-Je vous souhaite d'être heureuse, maintenant comtesse.
Un long soupir chargé de lassitude échappa à la jeune femme qui croisa ce regard répugnant. Elle se sentait totalement vidée, sans plus aucun tonus depuis qu'Anna avait pris sa décision.
-J'essaierai, souffla-t-elle, incapable même de réagir à la raillerie de l'ecclésiastique.
-Comment ne pourriez-vous pas l'être, avec cette fortune colossale à votre disposition?
-Le bonheur ne dépend pas forcément de la richesse, Ivan. On peut s'approprier toute la richesse du monde et rester affreusement malheureux. Les possessions remplacent bien mal l'amour d'un ami et d'un parent.
-Mais dites-moi! N'aurions-nous pas là une savante? s'esclaffa Ivan avec malveillance.
Lui, qui s'était donné pour tache de remettre les brebis égarées dans le droit chemin, avait du mal à rester courtois quand on remettait en cause son importance et qu'on doutait de sa grandeur.
-Voyez un peu! Tant de sagesse chez une femme si frêle... Morbleu! A ce régime, que vont devenir les vieux clercs nourris de l'antique théologie, celle qui ne se trouve que dans les lourds volumes du temps passé?

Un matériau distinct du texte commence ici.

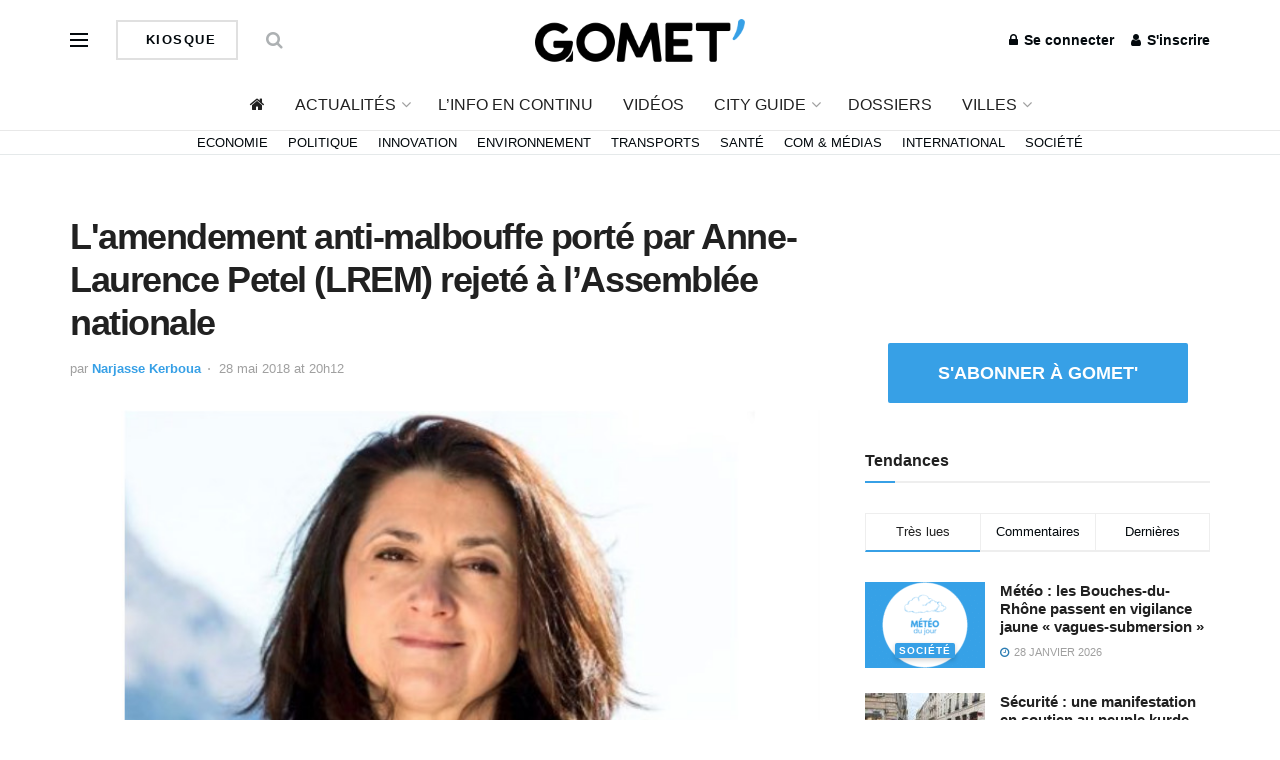

--- FILE ---
content_type: text/html; charset=utf-8
request_url: https://www.google.com/recaptcha/api2/aframe
body_size: 268
content:
<!DOCTYPE HTML><html><head><meta http-equiv="content-type" content="text/html; charset=UTF-8"></head><body><script nonce="0fIzrjlwZKsZtjDdo5jRXA">/** Anti-fraud and anti-abuse applications only. See google.com/recaptcha */ try{var clients={'sodar':'https://pagead2.googlesyndication.com/pagead/sodar?'};window.addEventListener("message",function(a){try{if(a.source===window.parent){var b=JSON.parse(a.data);var c=clients[b['id']];if(c){var d=document.createElement('img');d.src=c+b['params']+'&rc='+(localStorage.getItem("rc::a")?sessionStorage.getItem("rc::b"):"");window.document.body.appendChild(d);sessionStorage.setItem("rc::e",parseInt(sessionStorage.getItem("rc::e")||0)+1);localStorage.setItem("rc::h",'1769674915096');}}}catch(b){}});window.parent.postMessage("_grecaptcha_ready", "*");}catch(b){}</script></body></html>

--- FILE ---
content_type: application/javascript; charset=UTF-8
request_url: https://gomet.net/wp-content/themes/jnews-child/assets/js/scripts.js?ver=6.9-b-modified-1586194027
body_size: -358
content:
/*$("a.sf-with-ul").click(function(e) {
    console.log(e);
    // $([document.documentElement, document.body]).animate({
    //     scrollTop: $("#elementtoScrollToID").offset().top
    // }, 2000);
});
*/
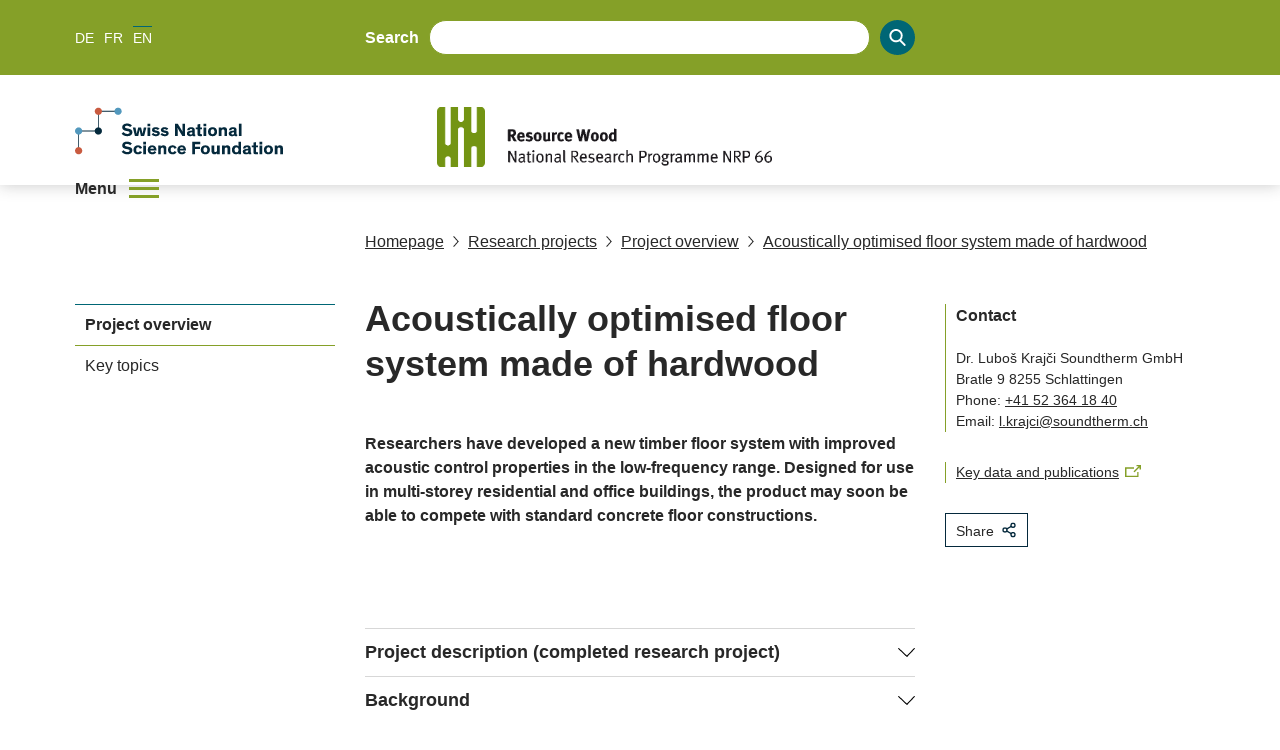

--- FILE ---
content_type: application/javascript; charset=UTF-8
request_url: https://www.nfp66.ch/_next/static/f7d727d/_buildManifest.js
body_size: -9
content:
self.__BUILD_MANIFEST=function(s,e,a,t,c){return{__rewrites:{afterFiles:[],beforeFiles:[{has:s,source:"/robots.txt",destination:"/api/robots"},{has:s,source:"/media/:path*",destination:s},{has:s,source:"/media-noindex/:path*",destination:s},{has:s,source:"/SiteCollectionDocuments/:path*",destination:s},{has:s,source:"/SiteCollectionImages/:path*",destination:s}],fallback:[]},"/":["static/chunks/pages/index-c222e89b7c9506e0.js"],"/404":["static/chunks/pages/404-59621c205a61614a.js"],"/_error":["static/chunks/pages/_error-305f8e082798b6b6.js"],"/login":["static/chunks/pages/login-b40e1f1a5ca7199b.js"],"/[lang]":[e,a,t,c,"static/chunks/pages/[lang]-ff6823df88d5dd96.js"],"/[lang]/[...path]":[e,a,t,c,"static/chunks/pages/[lang]/[...path]-a46ca3c7a1ab2adc.js"],sortedPages:["/","/404","/_app","/_error","/login","/[lang]","/[lang]/[...path]"]}}(void 0,"static/chunks/a29ae703-2939dfe0ea275761.js","static/chunks/72-b7673639a4f30a9a.js","static/chunks/667-a07418e52964716a.js","static/css/07a098635536dd3e.css"),self.__BUILD_MANIFEST_CB&&self.__BUILD_MANIFEST_CB();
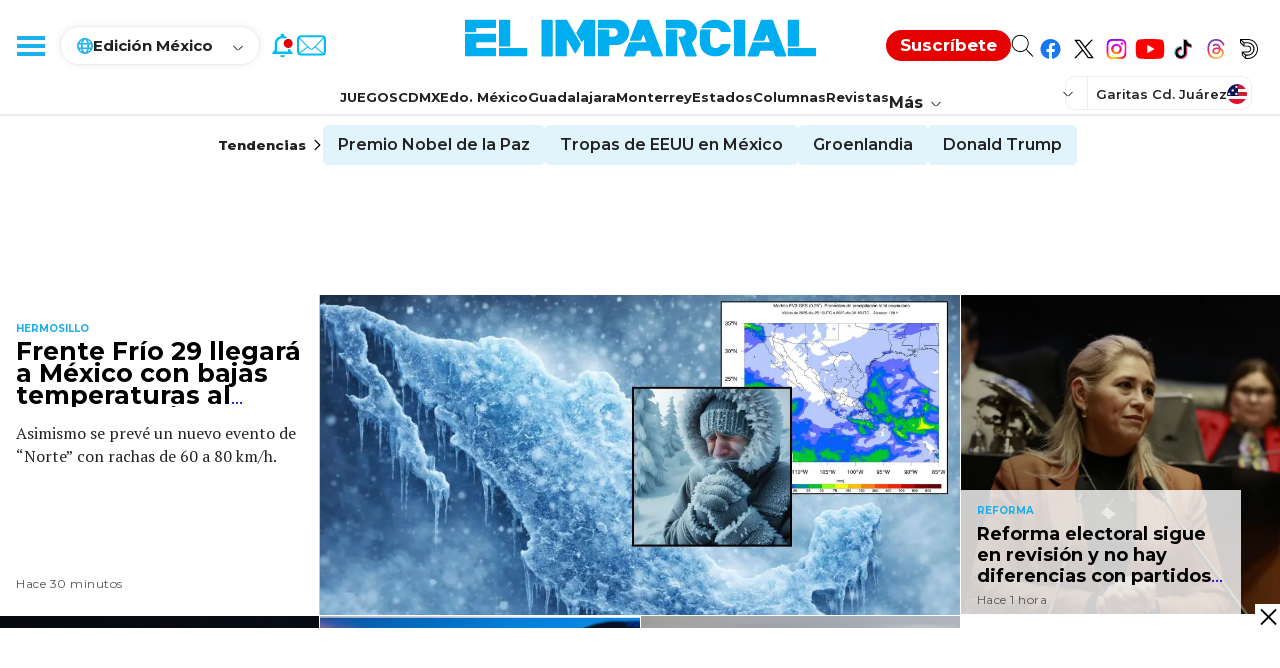

--- FILE ---
content_type: text/html; charset=utf-8
request_url: https://www.google.com/recaptcha/api2/aframe
body_size: 268
content:
<!DOCTYPE HTML><html><head><meta http-equiv="content-type" content="text/html; charset=UTF-8"></head><body><script nonce="ifOlJCRkNH3PTYm5t0ZlvQ">/** Anti-fraud and anti-abuse applications only. See google.com/recaptcha */ try{var clients={'sodar':'https://pagead2.googlesyndication.com/pagead/sodar?'};window.addEventListener("message",function(a){try{if(a.source===window.parent){var b=JSON.parse(a.data);var c=clients[b['id']];if(c){var d=document.createElement('img');d.src=c+b['params']+'&rc='+(localStorage.getItem("rc::a")?sessionStorage.getItem("rc::b"):"");window.document.body.appendChild(d);sessionStorage.setItem("rc::e",parseInt(sessionStorage.getItem("rc::e")||0)+1);localStorage.setItem("rc::h",'1768659108640');}}}catch(b){}});window.parent.postMessage("_grecaptcha_ready", "*");}catch(b){}</script></body></html>

--- FILE ---
content_type: application/javascript; charset=utf-8
request_url: https://fundingchoicesmessages.google.com/f/AGSKWxWrvWw3V1TzXaPuyCoCY-3Oo_cwHtlylm_WQn6XSRTjq3TzZcIWE2I2wG6zqf8InkEwTqlh-N8mtbms0phVrfcEPSgydQ0OKuo5YlADnnJXWAd3uK0HwvpG7uGgUYjfA_F12P552UxxZWFpQvZavZ5Lv-pzbhXTjnmmLBYzngiXdB-uMbVqhFzRyyMp/_/showadvert._160x600//ads/square3./deliversds./reklama4.
body_size: -1288
content:
window['58bd238e-22df-4e59-ad60-2c198fca1247'] = true;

Zinovia comprit qu'il tournait en dérision ses réflexions auxquelles il n'accordait aucune valeur. Ivan avait a propre conception de l'univers; il était interdit aux femmes de l'en détourner.
-A mon avis, celui qui raisonne de travers aura beau étudier l’œuvre de mille savants, il n'acquerra pas une plus grande sagesse s'il persiste dans son erreur de base.